- _TEXT_

========================================================================

Von der Back- in die Waschstube: Marlies Olbrich führt ein Geschäft, von dem viele gar nicht wissen, dass es das gibt
mum. Jesteburg. Manchmal kommt es vor, dass plötzlich jemand in Marlies Olbrichs (64) Geschäft am Ziegeleiweg in Jesteburg steht, weil er einfach nur wissen möchte, was das ist - eine Heißmangel. „Die meisten jungen Leute kennen das gar nicht mehr“, sagt sie lächelnd. Die Heißmangel ist eine große Bügelmaschine, die mit einer Rolle Textilien einzieht. Und die Rolle ist, wie es der Name schon andeutet, heiß. Sehr heiß. „Wenn wir Baumwolle mangeln, kann man die Rolle nicht anfassen“, sagt Marlies Olbrich. Am häufigsten gemangelt wird Bettwäsche, gefolgt von Tischdecken und Vorhängen.
Um mithilfe einer Heißmangel ein gutes Ergebnis - sprich schöne glatte Wäsche - zu erzielen, muss man ein geschicktes Händchen haben. Marlies Olbrich hat dieses Talent. Seit 1993 wohnt die gebürtige Leipzigerin mit ihrem Mann Hans-Peter in Jesteburg. Seit 2000 führt sie das Geschäft, das schon seit 35 Jahren besteht. Ihre Vorgängerin, Liesbeth Keller, war eng mit Franziska Röder, Seniorchefin des „Jesteburger Hof“, befreundet. Als dort das Aufkommen an Bett- und Tischwäsche aufgrund steigender Übernachtungszahlen immer größer wurde, schlug Franziska Röder ihrer Freundin vor, sich mit einem Heißmangel-Service selbstständig zu machen. Viele Jahre machte diese Kooperation fast 80 Prozent der Aufträge aus. „Das hat sich inzwischen geändert“, sagt Marlies Olbrich. Der „Jesteburger Hof“ setze nun auf Leihwäsche. Der engagierten Frau ist es aber gelungen, mit vielen Privatkunden die Lücke zu schließen. „Am Ende des Monats bleibt auf jeden Fall Geld übrig.“
Marlies Olbrich hätte sich am Anfang ihrer Karriere nicht vorstellen können, einmal in der Wäschebranche anzukommen. Ihre Eltern besaßen eine Bäckerei. Also erlernte sie zunächst das Konditor-Handwerk. Danach studierte sie Lebensmitteltechnik. „Ich war in Dresden für die Qualitätskontrolle des Weihnachtsstollen verantwortlich“, erinnert sich die sympathische Frau. Nach der Wende arbeitete sie für eine große Hamburger Bäckerei als Bezirksleiterin. „Ich war für eine bestimme Anzahl von Filialen zuständig.“ Doch als sie merkte, dass der Beruf sie auslaugte, entschied sie sich für den Wechsel. Durch eine Zufall erfuhrt Marlies Olbrich, dass die Heißmangel zu haben war - und griff zu.

========================================================================

- _DATENSATZ_
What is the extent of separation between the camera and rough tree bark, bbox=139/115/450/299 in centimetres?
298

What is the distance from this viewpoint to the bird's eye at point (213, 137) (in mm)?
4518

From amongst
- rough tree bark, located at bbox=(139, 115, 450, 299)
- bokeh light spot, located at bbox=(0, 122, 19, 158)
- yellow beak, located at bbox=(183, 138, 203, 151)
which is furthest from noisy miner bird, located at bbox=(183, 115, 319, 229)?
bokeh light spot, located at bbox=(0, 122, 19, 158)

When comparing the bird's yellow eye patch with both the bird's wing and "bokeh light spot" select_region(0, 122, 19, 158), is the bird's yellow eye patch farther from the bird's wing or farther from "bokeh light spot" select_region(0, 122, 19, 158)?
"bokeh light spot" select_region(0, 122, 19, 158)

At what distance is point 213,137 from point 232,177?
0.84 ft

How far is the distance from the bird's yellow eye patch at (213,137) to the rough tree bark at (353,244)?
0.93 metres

========================================================================

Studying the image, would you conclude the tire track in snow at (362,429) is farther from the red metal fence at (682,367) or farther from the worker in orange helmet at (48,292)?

========================================================================

- _AUFTRAG_
Führe den Artikel über Marlies Olbrichs Heißmangel in Jesteburg fort und knüpfe dabei direkt an seinen letzten Satz an.

- _ANTWORT_
Anfangs sei es seltsam gewesen, die Bettwäsche fremder Menschen zu mangeln. „Aber irgendwann macht man sich darüber keine Gedanken mehr“, so die Inhaberin, die noch vier Mitarbeiterinnen beschäftigt.
Das Gewerbe hat sich verändert. Die jüngere Generation lege kaum noch Wert auf glatte Bettwäsche. Und Tischdecken, früher auch eine typisches Wäschestück für die Mangel, seien derzeit ohnehin aus der Mode. Dennoch gibt es immer noch genug Menschen, die auf die Heißmangel nicht verzichten wollen. Da sei zum Beispiel eine Frau, die regelmäßig bis zu 100 Stofftaschentücher bringt. Längst bietet Marlies Olbrich auch einen Wäscheservice an.
Wer noch einmal eine Heißmangel in Aktion erleben möchte, sollte sich sputen. Marlies Olbrich wird zu Pfingsten in den Ruhestand gehen. „Ich würde mein Geschäft gern in jüngere Hände geben“, sagt sie. Aber bislang habe sich noch niemand gefunden. Interessenten können sich an Marlies Olbrich unter der Telefonnummer 04183 - 500603 wenden.
Marlies Olbrich freut sich auf ihre Rente. „Ich möchte viel Reisen und mich mit dem Internet beschäftigen“, sagt sie. Außerdem viel Zeit mit den vier Enkelkindern verbringen.
Ein Blick in die Geschichte:
Schon seit jeher schätzten die Menschen glatte Wäsche - diesen Luxus konnte sich in früheren Zeiten allerdings nur die Oberschicht leisten.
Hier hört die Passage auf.